[Date Prev][Date Next][Thread Prev][Thread Next][Date Index][Thread Index]
Re: st: Postestimation puzzle(s)

From	[email protected] (Jeff Pitblado, StataCorp LP)
To	[email protected]
Subject	Re: st: Postestimation puzzle(s)
Date	Wed, 25 Nov 2009 12:11:35 -0600
Philip Burgess <[email protected]> is working with data from two
survey, and wants to use direct standardization in order to make comparisons
between the two.

Philip's original posting (corrected version) is included following my
signature.

I'm posting my conclusion first so that it doesn't get lost in my exposition
of Philip's data analysis experiment.

Conclusion
----------

Poststratification does not line up with Philip's expectations, but direct
standardization does.

It appears that Philip needs to verify that he generated the correct
standardizing weights.

Exposition
----------

Starting with the auto dataset, I built a simulated dataset to illustrate
Philip's data analysis experiment and verify his expectations.

Here are the relevant variables:

pw            - survey sampling weight variable
foreign       - indicator variable of interest
group         - survey group id: 0 old survey, 1 new survey

	. set seed 12345
	. sysuse auto
	. keep if !missing(rep78) & rep > 2
	. gen group = uniform() < .5
	. gen pw = 2/uniform()

Let's generate a standardizing weight variable for group == 1 (new survey),
we'll use 'rep78' to identify the standard strata.

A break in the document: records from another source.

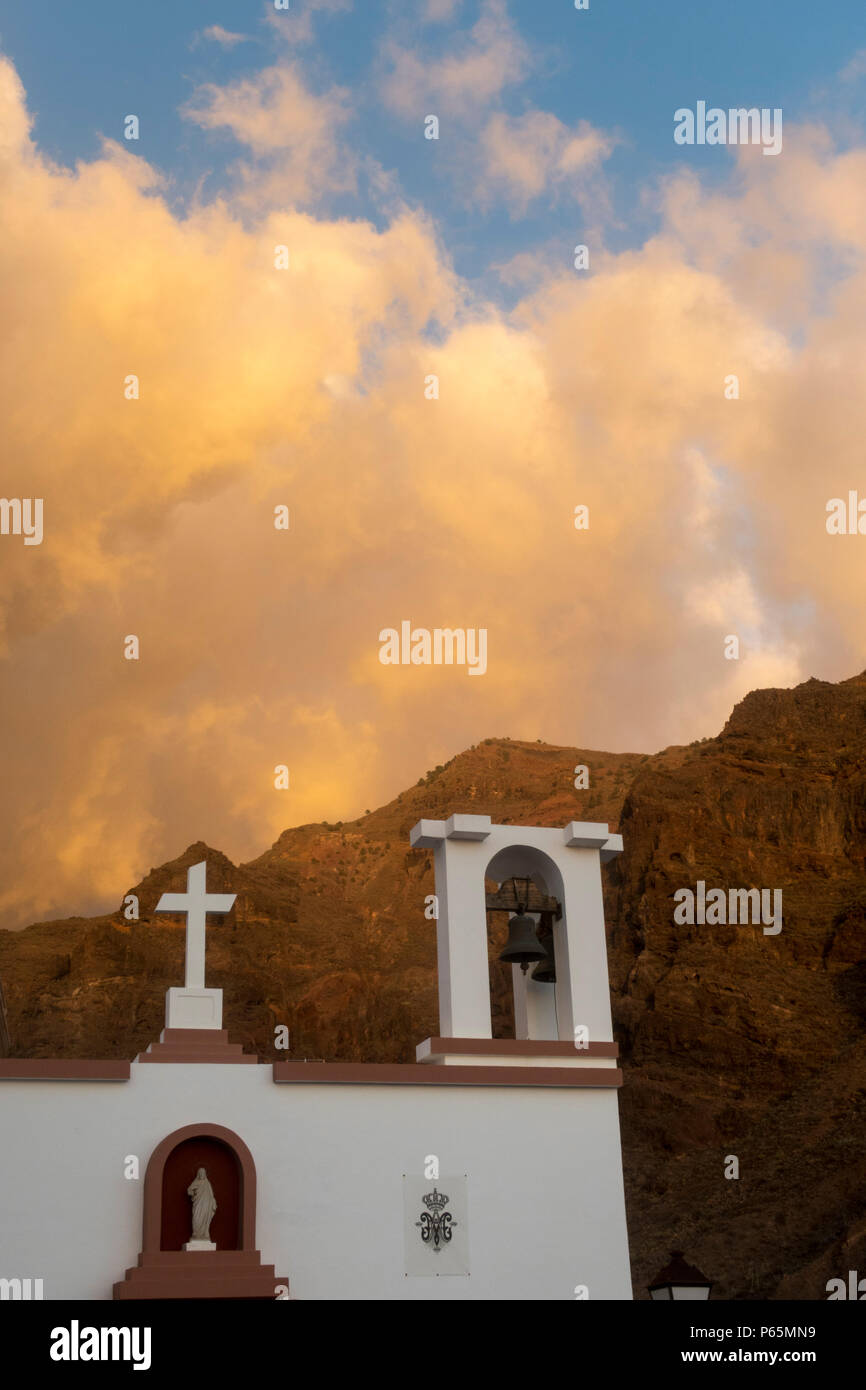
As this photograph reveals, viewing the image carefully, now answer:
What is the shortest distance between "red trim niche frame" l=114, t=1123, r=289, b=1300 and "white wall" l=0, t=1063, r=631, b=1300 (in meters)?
0.14

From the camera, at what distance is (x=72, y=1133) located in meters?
11.5

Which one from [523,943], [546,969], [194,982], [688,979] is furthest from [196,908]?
[688,979]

	. egen repwt = total(pw) if group == 1, by(rep78)

Notice that I summed the sampling weights within the standard strata, and only
within the observations for the new survey.

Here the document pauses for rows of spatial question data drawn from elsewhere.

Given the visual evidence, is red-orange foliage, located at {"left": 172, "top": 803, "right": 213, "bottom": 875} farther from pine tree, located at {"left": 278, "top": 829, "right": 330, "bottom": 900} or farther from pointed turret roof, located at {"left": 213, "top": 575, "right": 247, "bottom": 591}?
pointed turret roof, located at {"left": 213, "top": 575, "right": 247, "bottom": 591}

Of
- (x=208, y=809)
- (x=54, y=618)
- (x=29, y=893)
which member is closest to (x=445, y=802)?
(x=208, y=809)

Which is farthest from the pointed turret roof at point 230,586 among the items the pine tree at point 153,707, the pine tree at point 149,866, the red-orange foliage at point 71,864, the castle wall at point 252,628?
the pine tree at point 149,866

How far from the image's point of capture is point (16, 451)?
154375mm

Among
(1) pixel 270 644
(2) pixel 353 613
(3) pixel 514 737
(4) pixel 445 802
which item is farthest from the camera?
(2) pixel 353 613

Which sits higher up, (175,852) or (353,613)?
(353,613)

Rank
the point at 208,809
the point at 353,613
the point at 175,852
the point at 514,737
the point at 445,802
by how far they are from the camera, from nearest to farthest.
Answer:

Now I apply these values to the observations for the old survey.

	. sort rep78 group
	. by rep78: replace repwt = repwt[_N]

Now we can replicate Philip's direct standardization experiment:

	. svyset [pw=pw] 
	. svy: proportion for, over(group)
	. svy: proportion for, over(group) stdize(rep78) stdweight(repwt)

The results from the above two estimation commands follow.  Notice that in the
results for group == 1, the estimated proportions are the same between these
two commands; this is as Philip expected but didn't experience with his own
experiment.  The standard errors differ due to the fact that direct
standardization produces different score values from the non-standardized
analysis, for more details see 'The standardized mean estimator' subsection of
the 'Methods and formulas' section of '[R] mean' (proportions of means of
indicator variables).

***** BEGIN:
. svy: proportion for, over(group)
(running proportion on estimation sample)

Survey: Proportion estimation

Number of strata =       1          Number of obs    =      59
Number of PSUs   =      59          Population size  = 619.493
                                    Design df        =      58

     Domestic: foreign = Domestic
      Foreign: foreign = Foreign

            0: group = 0
            1: group = 1

--------------------------------------------------------------
             |             Linearized
        Over | Proportion   Std. Err.     [95% Conf. Interval]
-------------+------------------------------------------------
Domestic     |
           0 |   .7560045   .1155163      .5247735    .9872354
           1 |   .8139268   .0952956      .6231719    1.004682
-------------+------------------------------------------------
Foreign      |
           0 |   .2439955   .1155163      .0127646    .4752265
           1 |   .1860732   .0952956     -.0046817    .3768281
--------------------------------------------------------------

. svy: proportion for, over(group) stdize(rep78) stdweight(repwt)
(running proportion on estimation sample)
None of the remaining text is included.